Camping is a legitimate strategy.


on: August 06, 2007, 07:22:54 AM

Welcome to the third round. In the first two rounds Samwise has taken over this game, first with a TKO over Schild, then with a decisive one vote victory over ajax34i and myself.  This round, as voted, will be to create a Story for the game, but before that, let’s recap the game so far…
Quote
The lone survivor of a quantum physics experiment gone wrong is a cat that wandered into the accelerator.  You.  Inexplicably blessed with the ability to travel freely through time (Quantum Leap style but within your own body) during the hours leading up to the accident, you are now the only one who can stop the universe from being annihilated, unraveling the threads of causality like so much yarn.  Mrow?
...and the winning gameplay submission from round 2…
Quote
The basic control scheme is FPS (from the ground-level POV of a cat, of course).  There is no (or very minimal) HUD, since there is very little combat.  Some of the FPS-style challenges the player encounters in the course of the game might include:
·   Jumping/climbing puzzles (e.g. getting to an air vent by jumping/climbing between shelves and filing cabinets)
·   Stealth (e.g. getting through an area you're not supposed to be in without anyone spotting you)
·   Physics puzzles (e.g. knocking stuff over to make an area passable or disable a machine)
·   Simple/one-sided combat (e.g. chasing and killing a rat, or biting a human on the leg and then running like hell)

The flow of the game resembles an adventure game more than a standard FPS, though; rather than going through a linear area and solving challenges in an obvious sequence, the player must explore the environment, work out the dependencies between different objects and events, and line them up one by one to complete the "puzzle".

The game world consists of a smallish area (several rooms) and a span of time on the order of an hour or two that is broken up into smaller segments (let's say one hour broken up into minutes). 

The state of each object and character in the game, including the player, is tracked across that entire span of time, like a series of savegames in a standard FPS.  The player is permitted to freely jump to and from any point in time (a bit like loading a savegame).  Actions taken in earlier points in time will automatically propagate to later points; for example, if the player jumps to 11:05, knocks over a glass, and then jumps to 11:15, the glass will be broken (or potentially cleaned up by an NPC, if an NPC with that behavior would have been present in the intervening time).

WORK TO DO:
(1) In the game design post, what is the basic control scheme for the game?
(2) Lay out the lines of the listing below, from the line holding "Which is furthest" through the end of the listing, inclusive, as a JSON list of strings with one string per line and blank lines left out.

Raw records
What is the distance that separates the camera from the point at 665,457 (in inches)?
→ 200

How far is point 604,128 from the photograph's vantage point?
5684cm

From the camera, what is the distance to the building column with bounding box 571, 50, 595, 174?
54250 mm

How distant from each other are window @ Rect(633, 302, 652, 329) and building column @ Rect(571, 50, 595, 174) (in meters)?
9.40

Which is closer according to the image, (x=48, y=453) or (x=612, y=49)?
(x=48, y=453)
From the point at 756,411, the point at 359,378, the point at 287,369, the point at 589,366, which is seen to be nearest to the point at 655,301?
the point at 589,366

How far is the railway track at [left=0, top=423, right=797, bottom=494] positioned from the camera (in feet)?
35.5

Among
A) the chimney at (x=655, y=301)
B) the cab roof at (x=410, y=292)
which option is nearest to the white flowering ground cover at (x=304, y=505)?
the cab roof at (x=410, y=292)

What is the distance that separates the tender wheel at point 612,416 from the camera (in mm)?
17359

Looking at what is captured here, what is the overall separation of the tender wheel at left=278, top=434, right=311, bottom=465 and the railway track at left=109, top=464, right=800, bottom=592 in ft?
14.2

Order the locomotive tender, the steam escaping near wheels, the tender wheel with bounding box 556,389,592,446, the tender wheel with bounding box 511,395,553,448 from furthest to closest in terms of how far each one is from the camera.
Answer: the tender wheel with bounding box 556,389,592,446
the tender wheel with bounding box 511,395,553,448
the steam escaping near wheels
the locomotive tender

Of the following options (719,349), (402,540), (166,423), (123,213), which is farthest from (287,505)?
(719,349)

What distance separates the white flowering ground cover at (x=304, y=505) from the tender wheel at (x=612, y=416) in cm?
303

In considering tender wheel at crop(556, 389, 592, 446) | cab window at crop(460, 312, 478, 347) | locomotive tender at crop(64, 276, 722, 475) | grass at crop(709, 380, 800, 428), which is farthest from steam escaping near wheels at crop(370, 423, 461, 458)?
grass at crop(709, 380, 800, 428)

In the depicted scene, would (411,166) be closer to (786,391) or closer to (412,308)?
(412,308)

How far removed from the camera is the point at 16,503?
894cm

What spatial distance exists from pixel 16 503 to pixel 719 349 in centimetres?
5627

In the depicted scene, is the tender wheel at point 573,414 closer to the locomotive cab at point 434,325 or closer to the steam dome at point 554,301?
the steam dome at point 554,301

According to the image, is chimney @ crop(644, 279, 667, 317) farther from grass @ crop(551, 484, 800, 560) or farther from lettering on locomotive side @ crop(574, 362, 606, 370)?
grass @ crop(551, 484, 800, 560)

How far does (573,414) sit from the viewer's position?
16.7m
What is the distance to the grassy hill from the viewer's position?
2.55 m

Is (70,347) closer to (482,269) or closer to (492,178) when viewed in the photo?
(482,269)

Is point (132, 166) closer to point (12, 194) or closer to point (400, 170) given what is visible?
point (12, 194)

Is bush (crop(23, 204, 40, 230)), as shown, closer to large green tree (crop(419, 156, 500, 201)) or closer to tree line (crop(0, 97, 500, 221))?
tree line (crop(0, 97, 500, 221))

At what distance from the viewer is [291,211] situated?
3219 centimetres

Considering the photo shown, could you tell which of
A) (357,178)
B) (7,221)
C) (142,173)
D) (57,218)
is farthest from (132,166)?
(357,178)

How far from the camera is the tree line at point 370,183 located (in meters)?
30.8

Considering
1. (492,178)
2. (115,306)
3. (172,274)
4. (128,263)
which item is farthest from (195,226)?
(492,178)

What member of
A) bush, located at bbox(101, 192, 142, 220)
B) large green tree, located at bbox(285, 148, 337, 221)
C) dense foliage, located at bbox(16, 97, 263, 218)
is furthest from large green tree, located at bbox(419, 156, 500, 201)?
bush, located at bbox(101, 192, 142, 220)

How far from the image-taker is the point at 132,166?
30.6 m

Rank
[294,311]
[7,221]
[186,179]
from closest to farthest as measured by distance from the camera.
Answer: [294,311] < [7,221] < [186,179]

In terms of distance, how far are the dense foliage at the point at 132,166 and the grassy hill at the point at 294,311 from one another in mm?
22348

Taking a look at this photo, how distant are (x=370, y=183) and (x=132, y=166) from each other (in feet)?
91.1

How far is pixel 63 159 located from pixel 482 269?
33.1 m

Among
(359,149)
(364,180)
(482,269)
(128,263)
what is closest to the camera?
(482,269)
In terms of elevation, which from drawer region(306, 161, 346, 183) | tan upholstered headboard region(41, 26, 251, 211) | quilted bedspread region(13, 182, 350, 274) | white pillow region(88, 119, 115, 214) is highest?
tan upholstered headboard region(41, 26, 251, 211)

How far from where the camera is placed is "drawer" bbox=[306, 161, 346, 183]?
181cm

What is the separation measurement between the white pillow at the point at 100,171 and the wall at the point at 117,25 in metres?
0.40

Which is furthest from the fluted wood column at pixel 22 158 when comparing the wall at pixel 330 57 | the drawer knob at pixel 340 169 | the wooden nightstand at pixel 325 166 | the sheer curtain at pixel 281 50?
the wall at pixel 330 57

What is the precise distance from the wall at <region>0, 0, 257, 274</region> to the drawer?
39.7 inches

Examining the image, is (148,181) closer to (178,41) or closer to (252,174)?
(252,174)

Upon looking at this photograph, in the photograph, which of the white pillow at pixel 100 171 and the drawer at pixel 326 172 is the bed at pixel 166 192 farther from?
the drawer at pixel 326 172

EXERCISE RESPONSES:
(1) FPS, from the ground-level POV of a cat.

(2)
[
  "Which is furthest from the fluted wood column at pixel 22 158 when comparing the wall at pixel 330 57 | the drawer knob at pixel 340 169 | the wooden nightstand at pixel 325 166 | the sheer curtain at pixel 281 50?",
  "the wall at pixel 330 57",
  "What is the precise distance from the wall at <region>0, 0, 257, 274</region> to the drawer?",
  "39.7 inches",
  "Examining the image, is (148,181) closer to (178,41) or closer to (252,174)?",
  "(252,174)",
  "Upon looking at this photograph, in the photograph, which of the white pillow at pixel 100 171 and the drawer at pixel 326 172 is the bed at pixel 166 192 farther from?",
  "the drawer at pixel 326 172"
]